Opening with perhaps the most half-assed premise for a sketch movie ever – Dennis Quaid is a creepy nut pitching crap ideas to movie executive / wimp Greg Kennear, eventually at gunpoint – his first idea is a “smart movie with heart” where Kate Winslet goes on a blind date with Jackman and his throat balls, which proceed to shed pubes in his soup, get dunked in his soup, shrink in cold weather, and end up being rubbed on Winslet’s face. This is one of the best sketches in this film.
Next we get Naomi Watts and Liev Schreiber as home schooling parents determined to ensure that even when home-schooled high school is “the unhappiest time in a young boy’s life”. Cue various harassments, torments, and confusing sexual come-ons. Unlike pretty much every single other sketch in this film, this one not only has an idea but explores it in a couple of ways that you conceivably may not have guessed the second the sketch started. So if you leave after this one, you’re missing nothing.
Some of the other sketches that follow also feature an actual idea. Anna Faris wants her boyfriend Chris Pratt to “poop” on her; on a blind date Halle Berry and Stephen Merchant take a game of truth or dare way too far. Others don’t: Kieran Culkin and Emma Stone abuse each other at a supermarket checkout (if you’ve seen the trailer, you’ve seen this segment’s only actual funny line); Richard Gere chairs a board meeting to discuss why teenage boys are sticking their dicks into a giant iPod that’s built to be identical to a naked woman. A naked woman is wheeled in. Richard Gere feels her up.
There’s a long, long, will-it-ever-end segment about superhero speed dating that is cheap and almost offensively pointless even if you find the idea of Batman constantly cock-blocking Robin funny. There’s a couple of fake commercials that certainly look like commercials. Johnny Knoxville and Seann William Scott kidnap a sweary leprechaun (Gerard Butler) and beat him up for his gold. Chloë Grace Moretz (clearly filmed at the start of the four year production cycle) gets her first period on a date in an all-male household who have no idea what to do. And Elizabeth Banks gets to utter the immortal line “die you dick-loving devil cat” to an animated feline she caught jerking off to pictures of her boyfriend. Like just about everything here, it’s not as funny as it sounds.

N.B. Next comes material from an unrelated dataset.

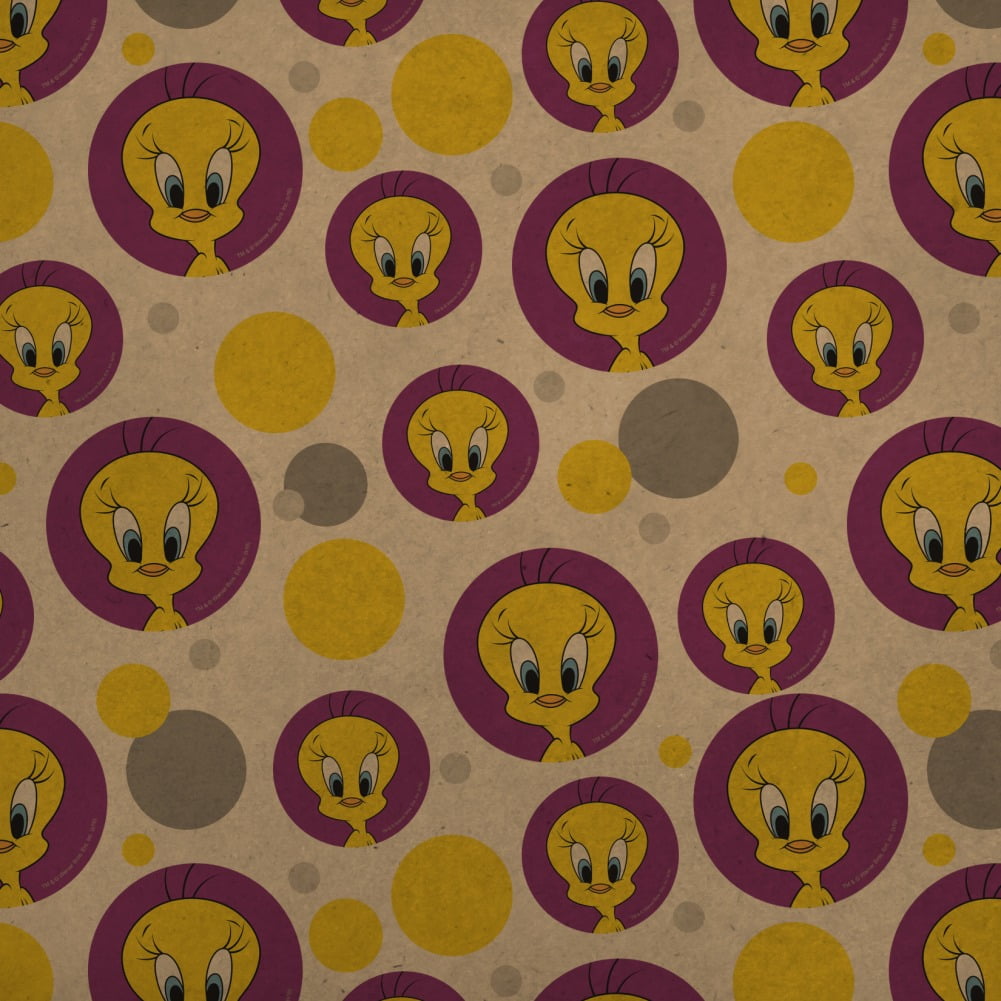Looney Tunes Tweety Bird Premium Kraft Gift Wrap Wrapping Paper Roll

The problem isn’t that name actors are in these sketches. The problem is that the film’s only real joke is that they got name actors to be in these sketches. Otherwise, these sketches would be rejected from your average community television comedy series. Occasionally there’s a moderately lively performance or a surprising line, but that’s it. When your film’s very best joke is “How’d you get on the lot?” “I blew the security guard” “Was he gay?” “Not really, he fought me every inch of the way”, maybe it’s time you gave the development money back.

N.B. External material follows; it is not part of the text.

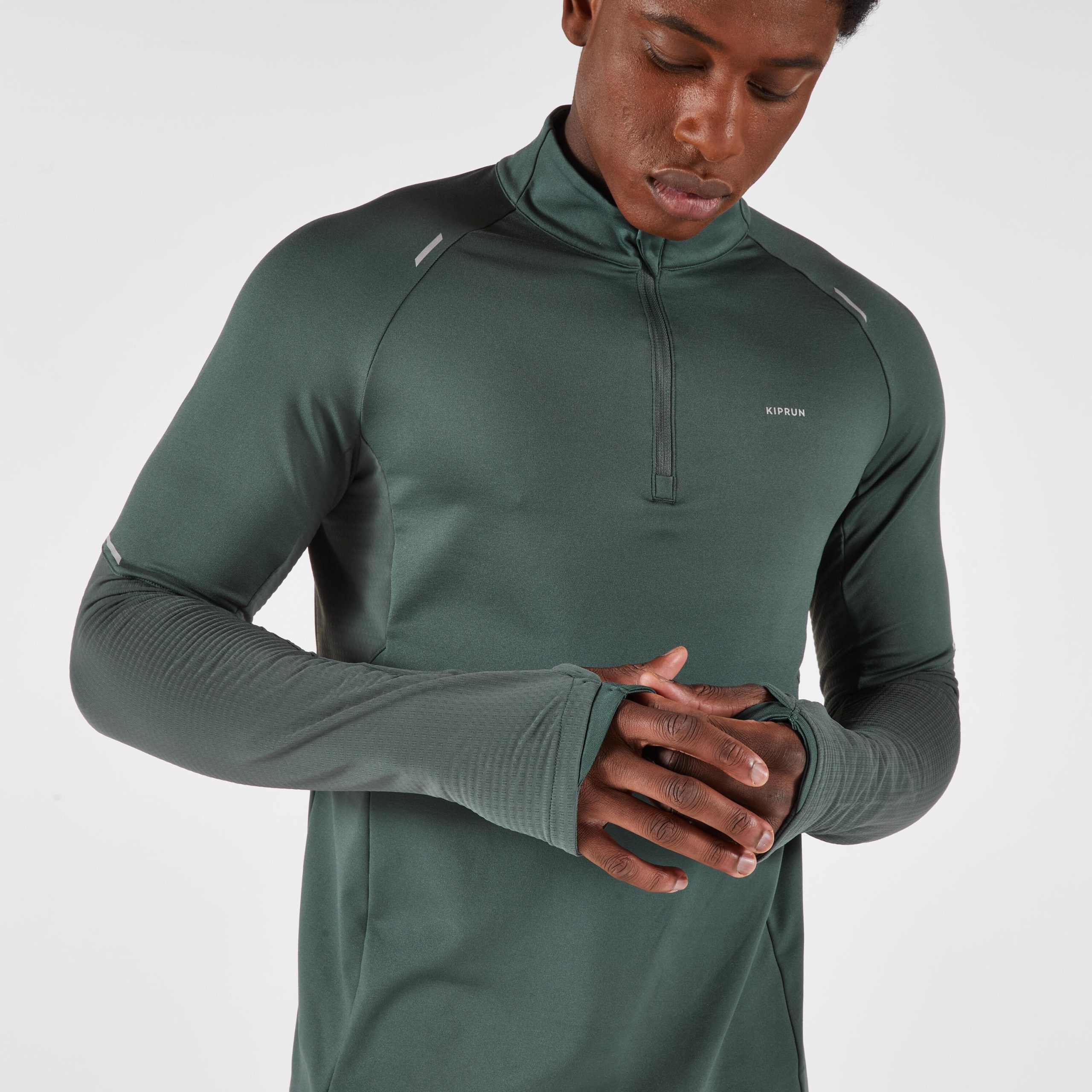تیشرت آستین بلند مردانه Decathlon Kiprun Run 500 Warm – خاکی تیشرت آستین بلند مردانه Decathlon Kiprun Run 500 Warm – خاکی - تصویر 5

Dick jokes and ass jokes ball jokes and period jokes and blowjob jokes and vagina jokes and poo jokes and pube jokes and boob jokes, and then even more dick jokes and ass jokes ball jokes and period jokes and blowjob jokes and vagina jokes and poo jokes and pube jokes and boob jokes aren’t the be-all and end-all of comedy, but you wouldn’t know it from this film. You wouldn’t know anything from this film. Wait, no, there is one thing: you would know what Stephen Merchant would look like if he had amazingly clumsy surgery to turn him into an Asian man. You wouldn’t watch that as a screencap; why bother when it’s a (barely) feature-length film?